• Tasks for this exercise
**1.** In the forum thread, where can a combiner run?
**2.** Rewrite the forum thread from "BUT if you look" to "My reply inline.", inclusive, putting "counters page" in place of "counters summary".

• Text provided
______

I agree that the behaviour shouldn't be dynamically changed at runtime with
regard to the class being use as a Combiner or a Reducer but someone may
want to produce counters in order to have an overview of what is happening
(sanity check). But you really would like to be able to not aggregate the
same counters between the Combiner and the Reducer. How would someone do
that? ie you can introduce a combine/reduce keyword in the counters name
but how would you detect which instantiation is used in which case? I guess
somehow with the task name it might be possible.. Is there a better way?
BUT if you look at the jobtracker counters summary there is a distinction
between map and reduce values. Maybe it is enough in this case? (I have
never used counters inside a combiner so I don't know.)
On Tue, Nov 6, 2012 at 12:29 PM, Harsh J <[EMAIL PROTECTED]> wrote:
> Hi Prasad,
> My reply inline.
> On Tue, Nov 6, 2012 at 4:15 PM, Prasad GS <[EMAIL PROTECTED]> wrote:
> > Hi,
> > I'm setting my combiner and reducer to the same java class. Is there any
> > that could tell me the context in which the java class is running after
> > hadoop job is submitted to the cluster i.e whether the class is running
> as a
> > combiner or a reducer.
> A combiner may run both at the map end and at the reduce end. Even if
> it is possible to do it, it isn't a healthy idea to have the method's
> logic detect if its running as a reducer or as a combiner.
> > I need this information to change the OutputCollector
> > in the java class. Also I do not want to duplicate the same code as
> > and reducer with only the OutputCollector changed.
> Why do you think it would require duplication? Your logic can be built
> in smaller, independent, reusable functions within the same class, and
> just applied differently for an implementation of Reducer class and an
> implementation of the Combiner class. This way, you repeat nothing.
> > Thanks,
> > Prasad
> Harsh J

______

• Material supplied
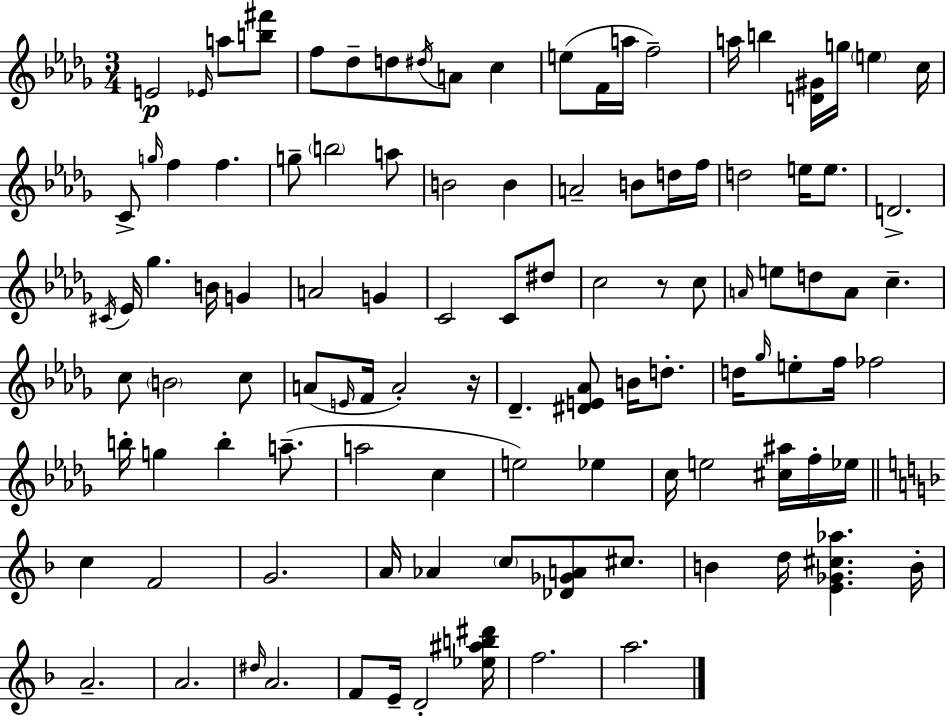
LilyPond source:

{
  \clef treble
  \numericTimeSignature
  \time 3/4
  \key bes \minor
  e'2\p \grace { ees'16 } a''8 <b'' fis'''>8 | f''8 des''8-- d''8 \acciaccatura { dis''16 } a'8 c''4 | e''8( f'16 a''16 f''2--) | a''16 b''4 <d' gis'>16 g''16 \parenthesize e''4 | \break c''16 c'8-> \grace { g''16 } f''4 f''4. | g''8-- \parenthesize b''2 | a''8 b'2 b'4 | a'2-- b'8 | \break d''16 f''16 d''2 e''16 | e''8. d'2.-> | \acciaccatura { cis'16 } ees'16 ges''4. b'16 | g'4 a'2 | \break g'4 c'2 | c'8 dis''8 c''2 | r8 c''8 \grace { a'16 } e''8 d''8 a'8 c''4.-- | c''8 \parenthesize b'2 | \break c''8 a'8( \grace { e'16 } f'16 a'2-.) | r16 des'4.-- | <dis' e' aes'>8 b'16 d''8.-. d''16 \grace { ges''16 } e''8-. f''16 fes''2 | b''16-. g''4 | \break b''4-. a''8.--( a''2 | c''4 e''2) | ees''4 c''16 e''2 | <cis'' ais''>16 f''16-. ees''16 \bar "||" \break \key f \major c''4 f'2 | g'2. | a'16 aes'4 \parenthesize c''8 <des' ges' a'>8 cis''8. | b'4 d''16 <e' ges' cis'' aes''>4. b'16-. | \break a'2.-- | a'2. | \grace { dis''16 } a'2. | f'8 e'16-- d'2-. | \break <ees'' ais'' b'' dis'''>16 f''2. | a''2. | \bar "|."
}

______

• Task-by-task answers
**1.** A combiner can run both at the map end and at the reduce end.

**2.**
BUT if you look at the jobtracker counters page there is a distinction
between map and reduce values. Maybe it is enough in this case? (I have
never used counters inside a combiner so I don't know.)
On Tue, Nov 6, 2012 at 12:29 PM, Harsh J <[EMAIL PROTECTED]> wrote:
> Hi Prasad,
> My reply inline.